Рано утром их разбудила недовольная соседка и пригрозила, что если так будет продолжаться и дальше, она вызовет милицию. Папа хотел все уладить, объяснить и, в крайнем случае, позвать для переговоров Свету, у нее всегда получалось найти общий язык с местными обитателями кирпичного дома, но тут на шум выполз сонный Толя и закричал что-то о правах человека и конституции. Соседка неожиданно ушла, хлопнув дверью. Затаилась в своей одинокой квартире, и это было самое опасное. Теперь милиция могла заявиться в любой момент, войти без всякого приглашения, и с легкой руки испортить праздник. Вот о чем думали родители.

Они прожили вместе сорок лет, вырастили чудесного сына и теперь мечтали о внуках. Правда, в этом случае надо будет что-то придумать с квартирой. Впрочем, время еще терпело, Толику всего-то исполняется двадцать три, а Светке – восемнадцать.

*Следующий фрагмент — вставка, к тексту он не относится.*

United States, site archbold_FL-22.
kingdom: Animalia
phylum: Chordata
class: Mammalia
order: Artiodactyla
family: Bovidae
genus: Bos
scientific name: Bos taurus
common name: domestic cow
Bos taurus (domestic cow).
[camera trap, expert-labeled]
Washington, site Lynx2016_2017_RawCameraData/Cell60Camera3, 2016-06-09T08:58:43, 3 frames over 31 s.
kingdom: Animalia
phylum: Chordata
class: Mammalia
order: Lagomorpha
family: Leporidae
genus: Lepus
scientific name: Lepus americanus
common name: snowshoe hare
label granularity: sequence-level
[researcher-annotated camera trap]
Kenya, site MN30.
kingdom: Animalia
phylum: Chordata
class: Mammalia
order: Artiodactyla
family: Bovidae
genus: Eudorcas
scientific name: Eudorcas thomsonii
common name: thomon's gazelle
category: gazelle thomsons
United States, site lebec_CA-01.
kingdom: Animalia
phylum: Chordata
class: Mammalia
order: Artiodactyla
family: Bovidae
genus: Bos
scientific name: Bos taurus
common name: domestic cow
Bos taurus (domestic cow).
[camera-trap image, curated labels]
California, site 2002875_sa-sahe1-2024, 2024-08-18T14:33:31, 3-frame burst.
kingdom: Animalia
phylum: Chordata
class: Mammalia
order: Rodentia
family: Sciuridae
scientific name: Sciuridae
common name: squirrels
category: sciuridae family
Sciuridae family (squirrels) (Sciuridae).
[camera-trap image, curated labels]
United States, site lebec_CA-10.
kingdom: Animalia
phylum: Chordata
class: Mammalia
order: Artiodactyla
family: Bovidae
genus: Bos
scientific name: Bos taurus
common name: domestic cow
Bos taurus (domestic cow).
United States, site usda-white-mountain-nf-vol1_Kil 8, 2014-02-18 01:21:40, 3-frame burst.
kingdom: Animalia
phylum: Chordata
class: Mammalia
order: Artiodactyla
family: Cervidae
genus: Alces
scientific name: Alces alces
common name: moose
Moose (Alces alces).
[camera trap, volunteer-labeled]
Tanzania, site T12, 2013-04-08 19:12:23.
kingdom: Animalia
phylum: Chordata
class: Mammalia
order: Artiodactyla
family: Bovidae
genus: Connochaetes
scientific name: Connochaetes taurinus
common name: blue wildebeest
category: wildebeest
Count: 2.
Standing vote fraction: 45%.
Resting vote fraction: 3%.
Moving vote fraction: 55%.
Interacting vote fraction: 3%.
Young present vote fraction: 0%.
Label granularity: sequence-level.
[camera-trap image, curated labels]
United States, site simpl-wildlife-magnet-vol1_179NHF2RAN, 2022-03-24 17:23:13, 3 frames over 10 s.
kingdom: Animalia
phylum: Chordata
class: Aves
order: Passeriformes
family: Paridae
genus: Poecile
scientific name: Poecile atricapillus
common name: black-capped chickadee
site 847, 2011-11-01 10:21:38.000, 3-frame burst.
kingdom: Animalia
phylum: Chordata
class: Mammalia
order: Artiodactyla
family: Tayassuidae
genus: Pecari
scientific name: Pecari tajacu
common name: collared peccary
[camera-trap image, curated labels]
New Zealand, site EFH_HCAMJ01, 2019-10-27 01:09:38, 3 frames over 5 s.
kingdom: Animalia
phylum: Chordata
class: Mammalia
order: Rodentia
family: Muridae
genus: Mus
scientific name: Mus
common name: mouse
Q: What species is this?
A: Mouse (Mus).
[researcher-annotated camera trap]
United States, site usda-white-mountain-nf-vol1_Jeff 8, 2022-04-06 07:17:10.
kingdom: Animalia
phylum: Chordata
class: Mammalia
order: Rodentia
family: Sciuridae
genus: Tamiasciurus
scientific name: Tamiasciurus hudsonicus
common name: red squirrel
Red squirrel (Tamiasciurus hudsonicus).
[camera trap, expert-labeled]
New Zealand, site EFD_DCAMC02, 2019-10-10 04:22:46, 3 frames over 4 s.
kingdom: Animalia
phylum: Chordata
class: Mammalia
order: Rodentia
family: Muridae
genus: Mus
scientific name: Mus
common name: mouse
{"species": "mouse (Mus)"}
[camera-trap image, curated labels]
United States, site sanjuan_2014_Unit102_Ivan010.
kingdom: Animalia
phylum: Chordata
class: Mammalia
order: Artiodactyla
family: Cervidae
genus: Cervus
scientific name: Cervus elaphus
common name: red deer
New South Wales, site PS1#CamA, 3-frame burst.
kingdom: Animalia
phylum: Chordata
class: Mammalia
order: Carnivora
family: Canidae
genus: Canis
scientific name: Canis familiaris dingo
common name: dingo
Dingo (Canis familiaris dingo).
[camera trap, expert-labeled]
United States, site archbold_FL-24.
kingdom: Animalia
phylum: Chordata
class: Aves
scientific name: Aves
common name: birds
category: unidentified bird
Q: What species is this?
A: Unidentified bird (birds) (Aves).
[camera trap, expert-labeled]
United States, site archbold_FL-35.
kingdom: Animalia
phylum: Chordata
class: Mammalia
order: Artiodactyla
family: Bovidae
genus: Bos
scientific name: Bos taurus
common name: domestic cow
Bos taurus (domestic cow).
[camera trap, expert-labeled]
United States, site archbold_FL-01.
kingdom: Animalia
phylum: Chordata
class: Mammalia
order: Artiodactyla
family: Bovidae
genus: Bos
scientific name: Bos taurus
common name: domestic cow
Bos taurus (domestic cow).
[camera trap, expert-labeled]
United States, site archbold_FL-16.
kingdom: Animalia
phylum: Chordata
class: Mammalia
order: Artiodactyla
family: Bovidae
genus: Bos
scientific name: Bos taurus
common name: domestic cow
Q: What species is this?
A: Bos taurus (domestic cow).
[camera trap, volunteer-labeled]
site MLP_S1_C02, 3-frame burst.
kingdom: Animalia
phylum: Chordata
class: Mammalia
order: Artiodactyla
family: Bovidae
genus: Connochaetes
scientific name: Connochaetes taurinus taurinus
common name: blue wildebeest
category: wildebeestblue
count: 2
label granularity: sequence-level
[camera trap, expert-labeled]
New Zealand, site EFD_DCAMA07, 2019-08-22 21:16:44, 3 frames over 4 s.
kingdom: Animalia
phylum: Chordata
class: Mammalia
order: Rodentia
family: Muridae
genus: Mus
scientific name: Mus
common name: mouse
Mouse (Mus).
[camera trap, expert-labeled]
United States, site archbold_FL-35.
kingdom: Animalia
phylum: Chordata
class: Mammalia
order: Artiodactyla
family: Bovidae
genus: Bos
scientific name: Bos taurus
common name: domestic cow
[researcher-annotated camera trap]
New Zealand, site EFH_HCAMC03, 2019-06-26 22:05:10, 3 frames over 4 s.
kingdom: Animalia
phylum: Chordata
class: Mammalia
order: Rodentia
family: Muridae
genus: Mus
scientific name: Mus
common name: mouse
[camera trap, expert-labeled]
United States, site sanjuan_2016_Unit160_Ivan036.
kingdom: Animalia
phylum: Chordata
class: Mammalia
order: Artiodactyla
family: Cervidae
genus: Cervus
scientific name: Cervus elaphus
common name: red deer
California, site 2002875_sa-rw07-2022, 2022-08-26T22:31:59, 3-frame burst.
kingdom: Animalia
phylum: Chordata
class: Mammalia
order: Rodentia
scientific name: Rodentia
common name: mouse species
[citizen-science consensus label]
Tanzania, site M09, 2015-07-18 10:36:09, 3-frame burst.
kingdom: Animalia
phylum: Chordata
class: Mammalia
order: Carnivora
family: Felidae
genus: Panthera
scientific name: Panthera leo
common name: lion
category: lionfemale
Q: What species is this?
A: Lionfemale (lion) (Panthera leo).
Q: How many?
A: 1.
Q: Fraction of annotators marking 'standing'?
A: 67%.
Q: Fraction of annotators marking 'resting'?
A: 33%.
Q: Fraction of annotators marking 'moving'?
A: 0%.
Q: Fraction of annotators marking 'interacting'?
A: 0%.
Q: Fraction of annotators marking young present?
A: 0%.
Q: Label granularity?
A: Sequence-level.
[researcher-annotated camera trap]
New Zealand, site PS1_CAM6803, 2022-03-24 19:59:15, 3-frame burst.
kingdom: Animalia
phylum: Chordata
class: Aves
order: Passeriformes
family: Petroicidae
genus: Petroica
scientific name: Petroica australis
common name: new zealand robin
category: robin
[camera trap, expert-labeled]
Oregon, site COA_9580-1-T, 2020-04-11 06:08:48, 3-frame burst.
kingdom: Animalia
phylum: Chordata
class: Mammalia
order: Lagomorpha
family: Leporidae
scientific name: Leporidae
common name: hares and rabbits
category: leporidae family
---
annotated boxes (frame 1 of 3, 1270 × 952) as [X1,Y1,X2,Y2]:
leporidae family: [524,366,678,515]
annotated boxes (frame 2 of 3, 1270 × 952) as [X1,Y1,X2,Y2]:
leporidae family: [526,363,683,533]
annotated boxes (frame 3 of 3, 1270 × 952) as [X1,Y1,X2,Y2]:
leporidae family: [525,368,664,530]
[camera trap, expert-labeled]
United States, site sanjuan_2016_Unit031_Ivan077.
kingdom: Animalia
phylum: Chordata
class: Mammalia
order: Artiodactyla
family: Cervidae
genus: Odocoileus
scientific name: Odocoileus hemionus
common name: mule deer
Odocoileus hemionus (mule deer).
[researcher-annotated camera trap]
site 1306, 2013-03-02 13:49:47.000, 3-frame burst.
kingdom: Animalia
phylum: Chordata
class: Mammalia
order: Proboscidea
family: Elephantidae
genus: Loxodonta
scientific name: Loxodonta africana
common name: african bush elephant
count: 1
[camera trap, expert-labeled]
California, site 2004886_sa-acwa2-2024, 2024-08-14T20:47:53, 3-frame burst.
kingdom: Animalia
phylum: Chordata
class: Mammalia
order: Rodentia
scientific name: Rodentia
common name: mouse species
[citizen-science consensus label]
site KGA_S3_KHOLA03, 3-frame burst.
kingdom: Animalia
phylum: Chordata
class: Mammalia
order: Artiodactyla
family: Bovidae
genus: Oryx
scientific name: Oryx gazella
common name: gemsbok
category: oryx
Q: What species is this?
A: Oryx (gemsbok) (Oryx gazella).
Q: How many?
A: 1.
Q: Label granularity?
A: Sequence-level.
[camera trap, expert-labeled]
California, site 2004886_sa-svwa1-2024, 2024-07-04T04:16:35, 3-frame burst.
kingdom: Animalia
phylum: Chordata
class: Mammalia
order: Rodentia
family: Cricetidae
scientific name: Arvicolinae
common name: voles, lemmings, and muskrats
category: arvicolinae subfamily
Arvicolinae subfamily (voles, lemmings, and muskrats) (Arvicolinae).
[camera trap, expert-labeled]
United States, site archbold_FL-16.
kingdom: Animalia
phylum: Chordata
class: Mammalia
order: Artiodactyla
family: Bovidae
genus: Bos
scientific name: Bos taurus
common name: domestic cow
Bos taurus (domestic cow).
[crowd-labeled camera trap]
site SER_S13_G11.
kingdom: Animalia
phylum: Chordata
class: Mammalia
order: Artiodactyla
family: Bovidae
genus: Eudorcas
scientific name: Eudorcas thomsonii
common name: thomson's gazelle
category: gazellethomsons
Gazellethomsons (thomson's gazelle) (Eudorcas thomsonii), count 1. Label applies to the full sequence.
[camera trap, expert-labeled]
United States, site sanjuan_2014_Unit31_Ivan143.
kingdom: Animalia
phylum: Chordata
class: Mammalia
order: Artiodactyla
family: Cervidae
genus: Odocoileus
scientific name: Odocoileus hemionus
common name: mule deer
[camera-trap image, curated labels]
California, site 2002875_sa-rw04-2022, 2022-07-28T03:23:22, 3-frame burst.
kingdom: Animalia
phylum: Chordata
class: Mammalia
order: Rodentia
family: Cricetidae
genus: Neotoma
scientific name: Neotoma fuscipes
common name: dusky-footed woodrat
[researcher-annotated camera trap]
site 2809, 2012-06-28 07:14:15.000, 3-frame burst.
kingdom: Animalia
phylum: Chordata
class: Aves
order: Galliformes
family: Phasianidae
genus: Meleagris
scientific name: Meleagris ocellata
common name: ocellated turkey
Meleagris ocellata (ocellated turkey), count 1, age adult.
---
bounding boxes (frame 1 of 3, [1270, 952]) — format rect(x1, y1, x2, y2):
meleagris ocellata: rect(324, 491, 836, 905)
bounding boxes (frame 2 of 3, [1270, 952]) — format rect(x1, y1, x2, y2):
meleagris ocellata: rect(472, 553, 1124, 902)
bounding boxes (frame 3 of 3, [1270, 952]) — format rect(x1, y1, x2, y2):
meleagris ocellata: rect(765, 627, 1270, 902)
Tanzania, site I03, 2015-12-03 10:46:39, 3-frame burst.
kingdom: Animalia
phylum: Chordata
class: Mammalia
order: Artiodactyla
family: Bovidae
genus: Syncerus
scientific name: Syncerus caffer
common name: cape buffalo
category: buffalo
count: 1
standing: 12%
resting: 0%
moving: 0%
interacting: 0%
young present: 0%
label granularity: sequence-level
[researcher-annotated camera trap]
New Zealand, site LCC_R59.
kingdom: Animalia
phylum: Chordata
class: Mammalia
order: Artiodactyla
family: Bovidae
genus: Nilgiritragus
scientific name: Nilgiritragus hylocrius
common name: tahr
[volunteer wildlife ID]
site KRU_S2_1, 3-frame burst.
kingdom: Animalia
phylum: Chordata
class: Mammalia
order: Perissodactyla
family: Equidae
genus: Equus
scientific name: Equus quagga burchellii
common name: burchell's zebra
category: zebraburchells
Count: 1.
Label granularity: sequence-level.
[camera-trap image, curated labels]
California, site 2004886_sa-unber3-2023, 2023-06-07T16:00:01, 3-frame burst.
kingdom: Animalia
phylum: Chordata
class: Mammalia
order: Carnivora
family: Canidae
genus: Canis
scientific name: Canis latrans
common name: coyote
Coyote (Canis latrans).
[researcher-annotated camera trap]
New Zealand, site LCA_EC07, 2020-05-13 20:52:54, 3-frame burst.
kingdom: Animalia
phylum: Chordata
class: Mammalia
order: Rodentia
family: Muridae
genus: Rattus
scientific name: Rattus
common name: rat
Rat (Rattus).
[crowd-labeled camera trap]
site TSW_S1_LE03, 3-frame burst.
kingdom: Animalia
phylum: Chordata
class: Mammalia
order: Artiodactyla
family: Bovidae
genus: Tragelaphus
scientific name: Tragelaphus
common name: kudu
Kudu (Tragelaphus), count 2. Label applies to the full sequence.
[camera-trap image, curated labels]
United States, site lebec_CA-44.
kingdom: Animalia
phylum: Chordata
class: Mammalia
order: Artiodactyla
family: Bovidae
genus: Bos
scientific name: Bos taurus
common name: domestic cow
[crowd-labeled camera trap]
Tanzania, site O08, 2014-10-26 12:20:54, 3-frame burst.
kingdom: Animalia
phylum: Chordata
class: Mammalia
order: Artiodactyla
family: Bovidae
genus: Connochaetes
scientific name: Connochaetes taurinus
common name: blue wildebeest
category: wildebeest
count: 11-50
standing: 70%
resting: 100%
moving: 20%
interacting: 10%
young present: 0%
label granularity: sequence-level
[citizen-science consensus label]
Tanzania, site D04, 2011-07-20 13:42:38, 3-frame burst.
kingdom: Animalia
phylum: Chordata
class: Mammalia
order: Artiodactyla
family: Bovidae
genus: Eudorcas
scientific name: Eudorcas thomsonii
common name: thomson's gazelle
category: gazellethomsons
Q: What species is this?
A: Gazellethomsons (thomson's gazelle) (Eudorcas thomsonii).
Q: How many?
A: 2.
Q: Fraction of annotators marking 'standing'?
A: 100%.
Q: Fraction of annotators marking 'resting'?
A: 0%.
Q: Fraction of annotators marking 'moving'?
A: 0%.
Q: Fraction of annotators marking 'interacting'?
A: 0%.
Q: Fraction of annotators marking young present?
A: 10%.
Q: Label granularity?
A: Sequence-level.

В глубине души мама, Клавдия Семеновна, немного боялась рождения внука. Когда последняя мечта будет исполнена – жизнь обретет законченность восковой маски. Парящие призраки желаний прильнут к другим, новым людям, с тем, чтобы вновь и вновь воплощаясь в потомках, повторяться до бесконечности. Разве она сама не напоминает Свету? Красавица Клава училась в последнем классе школы, когда в деревню к бабушке приехал погостить Филипп, студент-первокурсник сельскохозяйственного вуза. Они тут же полюбили друг друга и стали жить вместе. Статная девушка с косой, заколотой шпильками-неведимками вокруг головы, и веселый худощавый паренек. В общежитии им выделили отдельную комнату, а через несколько лет дали эту квартиру. Филипп Маслов не отставал от времени: пел под гитару Окуджаву и Высоцкого, шепотом критиковал партийный режим, начинал писать диссертацию, посвященную аграрному развитию страны. К сожалению, закончить не удалось. Вне всякого плана родился Толька. Да, вот именно сегодня. Двадцать три года тому назад появился на свет их мальчик. Постепенно Клава и Филипп утеряли свои имена, стали папой и мамой. Сначала вроде бы для забавы: «Мама, подвинься», – говорил Филипп, забираясь под пуховое одеяло, «Папа, сегодня я устала, не приставай», – бурчала Клава. В этом было что-то трогательное и запретное одновременно, как майская трава в январе. После рождения ребенка она по-новому любила мужа, более сдержанно, с ласковой усталостью.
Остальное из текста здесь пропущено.